___ The data ___

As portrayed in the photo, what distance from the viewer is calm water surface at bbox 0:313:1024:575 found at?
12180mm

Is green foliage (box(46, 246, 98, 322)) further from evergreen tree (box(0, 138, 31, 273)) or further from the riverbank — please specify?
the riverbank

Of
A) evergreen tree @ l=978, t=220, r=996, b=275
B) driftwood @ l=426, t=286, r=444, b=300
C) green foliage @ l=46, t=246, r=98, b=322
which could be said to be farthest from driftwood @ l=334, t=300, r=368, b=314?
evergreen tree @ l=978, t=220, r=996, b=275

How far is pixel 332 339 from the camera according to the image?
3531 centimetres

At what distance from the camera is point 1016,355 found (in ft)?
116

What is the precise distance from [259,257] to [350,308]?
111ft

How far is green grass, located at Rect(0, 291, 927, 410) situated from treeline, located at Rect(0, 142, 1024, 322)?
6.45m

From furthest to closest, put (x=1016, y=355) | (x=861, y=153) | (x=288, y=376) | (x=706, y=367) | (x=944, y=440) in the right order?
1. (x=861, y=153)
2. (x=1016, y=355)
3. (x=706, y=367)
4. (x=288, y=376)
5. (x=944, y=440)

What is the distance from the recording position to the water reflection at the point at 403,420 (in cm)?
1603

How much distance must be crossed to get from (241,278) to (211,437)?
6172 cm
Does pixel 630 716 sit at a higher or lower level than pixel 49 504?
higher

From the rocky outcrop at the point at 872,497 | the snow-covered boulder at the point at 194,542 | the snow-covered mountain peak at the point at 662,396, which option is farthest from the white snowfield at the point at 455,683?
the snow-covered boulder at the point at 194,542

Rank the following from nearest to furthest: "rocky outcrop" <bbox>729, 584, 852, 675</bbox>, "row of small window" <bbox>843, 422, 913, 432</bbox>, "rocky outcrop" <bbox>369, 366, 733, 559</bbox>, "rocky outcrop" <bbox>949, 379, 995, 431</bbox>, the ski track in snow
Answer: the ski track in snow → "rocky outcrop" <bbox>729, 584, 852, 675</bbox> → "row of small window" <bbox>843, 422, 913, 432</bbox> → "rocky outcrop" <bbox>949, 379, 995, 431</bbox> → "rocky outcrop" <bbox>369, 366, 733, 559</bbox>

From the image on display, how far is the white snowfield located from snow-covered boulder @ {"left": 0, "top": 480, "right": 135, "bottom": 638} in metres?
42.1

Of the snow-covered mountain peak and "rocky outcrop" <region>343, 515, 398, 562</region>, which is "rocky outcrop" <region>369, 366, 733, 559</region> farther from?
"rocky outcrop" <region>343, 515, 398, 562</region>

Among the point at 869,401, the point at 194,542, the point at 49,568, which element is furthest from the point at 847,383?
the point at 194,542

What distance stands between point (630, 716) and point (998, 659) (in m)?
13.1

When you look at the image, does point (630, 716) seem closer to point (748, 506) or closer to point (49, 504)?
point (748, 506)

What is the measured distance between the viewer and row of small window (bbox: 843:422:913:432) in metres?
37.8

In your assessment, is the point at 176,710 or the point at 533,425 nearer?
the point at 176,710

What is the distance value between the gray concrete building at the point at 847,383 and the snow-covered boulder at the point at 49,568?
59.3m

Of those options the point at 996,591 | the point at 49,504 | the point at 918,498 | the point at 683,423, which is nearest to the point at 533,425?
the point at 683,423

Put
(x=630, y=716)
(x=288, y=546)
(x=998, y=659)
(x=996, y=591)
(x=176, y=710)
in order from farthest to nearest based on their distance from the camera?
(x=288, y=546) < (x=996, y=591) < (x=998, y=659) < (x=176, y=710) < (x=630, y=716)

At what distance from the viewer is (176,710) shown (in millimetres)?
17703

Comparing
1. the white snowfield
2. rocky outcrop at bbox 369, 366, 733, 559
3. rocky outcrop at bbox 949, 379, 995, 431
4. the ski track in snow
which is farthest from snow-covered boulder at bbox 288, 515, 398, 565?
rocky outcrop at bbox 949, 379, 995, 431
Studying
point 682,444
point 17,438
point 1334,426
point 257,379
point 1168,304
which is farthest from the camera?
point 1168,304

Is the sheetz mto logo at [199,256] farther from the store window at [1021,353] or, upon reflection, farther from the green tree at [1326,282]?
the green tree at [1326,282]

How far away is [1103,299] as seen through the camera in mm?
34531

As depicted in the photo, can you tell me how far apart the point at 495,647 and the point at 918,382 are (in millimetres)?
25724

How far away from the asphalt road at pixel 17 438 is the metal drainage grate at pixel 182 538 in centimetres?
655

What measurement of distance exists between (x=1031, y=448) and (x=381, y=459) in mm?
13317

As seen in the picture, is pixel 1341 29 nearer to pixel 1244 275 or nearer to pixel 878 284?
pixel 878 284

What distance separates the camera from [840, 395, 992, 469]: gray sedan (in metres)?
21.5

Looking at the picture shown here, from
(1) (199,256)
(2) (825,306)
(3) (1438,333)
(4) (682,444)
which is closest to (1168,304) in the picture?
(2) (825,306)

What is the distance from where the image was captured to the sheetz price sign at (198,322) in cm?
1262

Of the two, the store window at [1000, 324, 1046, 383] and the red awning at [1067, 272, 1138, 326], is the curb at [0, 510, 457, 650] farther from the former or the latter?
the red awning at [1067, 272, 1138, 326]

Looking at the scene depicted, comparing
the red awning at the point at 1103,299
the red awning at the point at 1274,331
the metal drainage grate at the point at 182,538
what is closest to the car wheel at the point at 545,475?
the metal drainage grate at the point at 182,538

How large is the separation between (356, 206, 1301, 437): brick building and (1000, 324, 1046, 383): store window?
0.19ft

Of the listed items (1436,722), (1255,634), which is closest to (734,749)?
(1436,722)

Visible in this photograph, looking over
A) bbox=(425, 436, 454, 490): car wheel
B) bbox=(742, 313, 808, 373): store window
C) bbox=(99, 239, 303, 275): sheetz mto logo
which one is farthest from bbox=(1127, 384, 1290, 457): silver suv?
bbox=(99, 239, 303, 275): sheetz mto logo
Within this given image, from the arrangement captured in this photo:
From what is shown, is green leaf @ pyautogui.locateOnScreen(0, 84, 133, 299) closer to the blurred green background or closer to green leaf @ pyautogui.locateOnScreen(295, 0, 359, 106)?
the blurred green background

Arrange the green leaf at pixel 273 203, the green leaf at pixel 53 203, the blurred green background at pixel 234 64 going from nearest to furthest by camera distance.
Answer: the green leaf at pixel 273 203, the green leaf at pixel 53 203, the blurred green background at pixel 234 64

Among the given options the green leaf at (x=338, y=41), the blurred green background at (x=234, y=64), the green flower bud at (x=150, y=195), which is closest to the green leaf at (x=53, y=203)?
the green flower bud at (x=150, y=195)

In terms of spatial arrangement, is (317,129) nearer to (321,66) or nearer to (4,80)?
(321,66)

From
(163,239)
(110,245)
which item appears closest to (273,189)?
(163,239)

___

*Given request*
Copy every item above word for word, without changing anything.

*Response*
As portrayed in the photo, what distance from the viewer is calm water surface at bbox 0:313:1024:575 found at?
12180mm

Is green foliage (box(46, 246, 98, 322)) further from evergreen tree (box(0, 138, 31, 273)) or further from the riverbank — please specify?
the riverbank

Of
A) evergreen tree @ l=978, t=220, r=996, b=275
B) driftwood @ l=426, t=286, r=444, b=300
C) green foliage @ l=46, t=246, r=98, b=322
which could be said to be farthest from driftwood @ l=334, t=300, r=368, b=314?
evergreen tree @ l=978, t=220, r=996, b=275

How far is pixel 332 339 from the camera according to the image?
3531 centimetres

At what distance from the camera is point 1016,355 found (in ft)?
116

What is the precise distance from [259,257] to [350,308]?
111ft

How far is green grass, located at Rect(0, 291, 927, 410) situated from treeline, located at Rect(0, 142, 1024, 322)?
6.45m

From furthest to closest, put (x=1016, y=355) | (x=861, y=153) | (x=288, y=376) | (x=706, y=367) | (x=944, y=440) in the right order?
1. (x=861, y=153)
2. (x=1016, y=355)
3. (x=706, y=367)
4. (x=288, y=376)
5. (x=944, y=440)

What is the distance from the recording position to the water reflection at the point at 403,420 (in cm)?
1603

How much distance must be crossed to get from (241,278) to (211,437)?
6172 cm
Does pixel 630 716 sit at a higher or lower level than pixel 49 504?
higher

From the rocky outcrop at the point at 872,497 | the snow-covered boulder at the point at 194,542 | the snow-covered mountain peak at the point at 662,396, which option is farthest from the white snowfield at the point at 455,683?
the snow-covered boulder at the point at 194,542

Rank the following from nearest to furthest: "rocky outcrop" <bbox>729, 584, 852, 675</bbox>, "row of small window" <bbox>843, 422, 913, 432</bbox>, "rocky outcrop" <bbox>369, 366, 733, 559</bbox>, "rocky outcrop" <bbox>949, 379, 995, 431</bbox>, the ski track in snow
Answer: the ski track in snow → "rocky outcrop" <bbox>729, 584, 852, 675</bbox> → "row of small window" <bbox>843, 422, 913, 432</bbox> → "rocky outcrop" <bbox>949, 379, 995, 431</bbox> → "rocky outcrop" <bbox>369, 366, 733, 559</bbox>

From the image on display, how far is the white snowfield located from snow-covered boulder @ {"left": 0, "top": 480, "right": 135, "bottom": 638} in metres?
42.1

Of the snow-covered mountain peak and "rocky outcrop" <region>343, 515, 398, 562</region>, which is "rocky outcrop" <region>369, 366, 733, 559</region> farther from?
"rocky outcrop" <region>343, 515, 398, 562</region>

Among the point at 869,401, the point at 194,542, the point at 49,568, which element is furthest from the point at 847,383?
the point at 194,542

What distance stands between point (630, 716) and point (998, 659) (in m)?
13.1

When you look at the image, does point (630, 716) seem closer to point (748, 506) or closer to point (49, 504)?
point (748, 506)

What is the measured distance between the viewer and row of small window (bbox: 843:422:913:432) in metres?
37.8

In your assessment, is the point at 176,710 or the point at 533,425 nearer?
the point at 176,710

What is the distance value between the gray concrete building at the point at 847,383 and the snow-covered boulder at the point at 49,568?
59.3m

Of those options the point at 996,591 | the point at 49,504 | the point at 918,498 | the point at 683,423, which is nearest to the point at 533,425?
the point at 683,423

Put
(x=630, y=716)
(x=288, y=546)
(x=998, y=659)
(x=996, y=591)
(x=176, y=710)
in order from farthest to nearest based on their distance from the camera?
(x=288, y=546) < (x=996, y=591) < (x=998, y=659) < (x=176, y=710) < (x=630, y=716)

At what distance from the viewer is (176,710) shown (in millimetres)?
17703

Comparing
1. the white snowfield
2. rocky outcrop at bbox 369, 366, 733, 559
3. rocky outcrop at bbox 949, 379, 995, 431
4. the ski track in snow
which is farthest from snow-covered boulder at bbox 288, 515, 398, 565?
rocky outcrop at bbox 949, 379, 995, 431
Studying
point 682,444
point 17,438
point 1334,426
point 257,379
point 1168,304
which is farthest from the camera?
point 1168,304

Is the sheetz mto logo at [199,256] farther from the store window at [1021,353] or, upon reflection, farther from the green tree at [1326,282]?
the green tree at [1326,282]

How far away is [1103,299] as seen through the camera in mm?
34531

As depicted in the photo, can you tell me how far apart the point at 495,647 and the point at 918,382 are (in millimetres)?
25724

How far away from the asphalt road at pixel 17 438 is the metal drainage grate at pixel 182 538 in centimetres?
655

What measurement of distance exists between (x=1031, y=448) and (x=381, y=459) in mm?
13317

As seen in the picture, is pixel 1341 29 nearer to pixel 1244 275 or nearer to pixel 878 284?
pixel 878 284

What distance separates the camera from [840, 395, 992, 469]: gray sedan (in metres)?
21.5

Looking at the picture shown here, from
(1) (199,256)
(2) (825,306)
(3) (1438,333)
(4) (682,444)
which is closest to (1168,304) in the picture?
(2) (825,306)

What is the distance from where the image was captured to the sheetz price sign at (198,322) in cm?
1262

Of the two, the store window at [1000, 324, 1046, 383] and the red awning at [1067, 272, 1138, 326], is the curb at [0, 510, 457, 650] farther from the former or the latter?
the red awning at [1067, 272, 1138, 326]

Looking at the scene depicted, comparing
the red awning at the point at 1103,299
the red awning at the point at 1274,331
the metal drainage grate at the point at 182,538
what is closest to the car wheel at the point at 545,475?
the metal drainage grate at the point at 182,538

How large is the separation between (356, 206, 1301, 437): brick building and (1000, 324, 1046, 383): store window?
0.19ft

Of the listed items (1436,722), (1255,634), which is closest to (734,749)?
(1436,722)

Visible in this photograph, looking over
A) bbox=(425, 436, 454, 490): car wheel
B) bbox=(742, 313, 808, 373): store window
C) bbox=(99, 239, 303, 275): sheetz mto logo
which one is farthest from bbox=(1127, 384, 1290, 457): silver suv?
bbox=(99, 239, 303, 275): sheetz mto logo
Within this given image, from the arrangement captured in this photo:
From what is shown, is green leaf @ pyautogui.locateOnScreen(0, 84, 133, 299) closer to the blurred green background or closer to green leaf @ pyautogui.locateOnScreen(295, 0, 359, 106)?
the blurred green background

Arrange the green leaf at pixel 273 203, the green leaf at pixel 53 203, the blurred green background at pixel 234 64 going from nearest to furthest by camera distance.
Answer: the green leaf at pixel 273 203, the green leaf at pixel 53 203, the blurred green background at pixel 234 64

Among the given options the green leaf at (x=338, y=41), the blurred green background at (x=234, y=64), the green flower bud at (x=150, y=195), which is closest to the green leaf at (x=53, y=203)?
the green flower bud at (x=150, y=195)

In terms of spatial arrangement, is (317,129) nearer to (321,66) or nearer to (4,80)?
(321,66)

From
(163,239)
(110,245)
which item appears closest to (273,189)?
(163,239)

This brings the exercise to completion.